Will You Get an Ultrasound at Your First Prenatal Visit?
It’s understandable that you’re probably anxious to get a peek at that little one, but not every doctor’s office has a policy of offering ultrasounds at the first prenatal visit. However, if there are any specific medication conditions you have or a complication with your pregnancy, an ultrasound may be needed.
We recommend that you ask your doctor’s office what their policy on ultrasounds are and inform them ahead of time if there are any concerns you have about needing an ultrasound.
What to Do Before Your First Prenatal Appointment
Being prepared can help your first appointment go smoothly. Before your appointment, you should:
- Start taking prenatal vitamins.
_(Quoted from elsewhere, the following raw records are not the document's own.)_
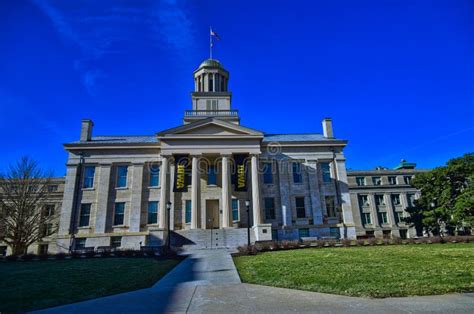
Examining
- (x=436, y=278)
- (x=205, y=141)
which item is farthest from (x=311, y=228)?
(x=436, y=278)

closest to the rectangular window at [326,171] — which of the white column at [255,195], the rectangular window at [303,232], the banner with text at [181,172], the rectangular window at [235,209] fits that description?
the rectangular window at [303,232]

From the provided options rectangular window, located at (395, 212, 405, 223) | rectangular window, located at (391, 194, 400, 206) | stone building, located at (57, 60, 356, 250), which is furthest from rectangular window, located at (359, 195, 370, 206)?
stone building, located at (57, 60, 356, 250)

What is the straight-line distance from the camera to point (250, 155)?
3200cm

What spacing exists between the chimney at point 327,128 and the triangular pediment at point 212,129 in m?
11.1

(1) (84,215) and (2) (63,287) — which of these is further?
(1) (84,215)

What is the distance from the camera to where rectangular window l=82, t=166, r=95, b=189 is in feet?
106

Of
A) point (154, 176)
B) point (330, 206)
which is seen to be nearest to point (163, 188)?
point (154, 176)

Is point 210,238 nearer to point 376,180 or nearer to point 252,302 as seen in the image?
point 252,302

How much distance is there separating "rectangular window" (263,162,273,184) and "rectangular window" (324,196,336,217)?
23.2 feet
Prenatals are essential during the earliest weeks of pregnancy. If you have trouble affording the vitamins, reach out to your provider or local women’s health clinic. They may have resources to help.
- Make sure you have your insurance card and it is up to date. In some states you might qualify for Medicaid due to pregnancy even if you didn’t before. Be sure to check your eligibility.
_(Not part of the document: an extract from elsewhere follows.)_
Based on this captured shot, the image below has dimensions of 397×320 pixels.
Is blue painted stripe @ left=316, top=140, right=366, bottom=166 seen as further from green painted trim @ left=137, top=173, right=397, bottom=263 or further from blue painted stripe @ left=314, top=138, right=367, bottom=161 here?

- Decide whether you would prefer an OB/GYN or midwife. Also, you’ll want to ensure you choose a local provider who takes your insurance.
- Write down the date of your last period.
- Bring any medications you’re on, and jot down any important notes about your health history.
- Don’t stop taking any medications just because you’re pregnant. Not all medications are safe during pregnancy, but if you’re taking any prescribed medications regularly, it’s also important that you don’t stop them cold-turkey either. Keep taking any prescribed medications until you talk to your doctor.
- Create a list of questions that you want to ask your provider.
- If you need an ultrasound, bring a water bottle with you. Ask your provider if you should arrive with a full bladder, which can help early ultrasounds go more smoothly.
Tip: if you're taking any prescribed medications and find out you're pregnant, don't stop them cold-turkey without talking to your doctor first.
When to Call Your Doctor
It’s a good idea to get in contract with your care provider once you have a positive pregnancy test. That way, they can book your first prenatal appointment.
They’ll give you the basics of health care during early pregnancy, like stopping alcohol and starting prenatal vitamins. You’ll also have the chance to ask any initial questions, like whether it’s safe to continue working out during the first trimester (in most cases, it is!).
After that, you should feel free to call your doctor with any concerns—that’s what they’re there for, so don’t feel silly for getting your questions answers. And if you have any pain, spotting or bleeding, contact your care provider ASAP.
Frequently Asked Questions
Do you get an ultrasound at your first prenatal visit?
In most cases, you do not get an ultrasound at your first prenatal visit. If you are unsure of your dates, your doctor might recommend an early ultrasound to help set your due date. People who underwent IVF often have early ultrasounds as well.
Is 12 weeks too late for first prenatal visit?
Usually, the first prenatal visit happens around week 8. Most providers want to see their pregnant patients during the first trimester, which ends after 12 weeks.
What can I expect at my first prenatal visit?
The first prenatal visit usually involves a thorough conversation with your provider, a health history, addressing your concerns about pregnancy, and prenatal genetic screening options. You’ll also have routine tests including a pap smear and blood and urine tests.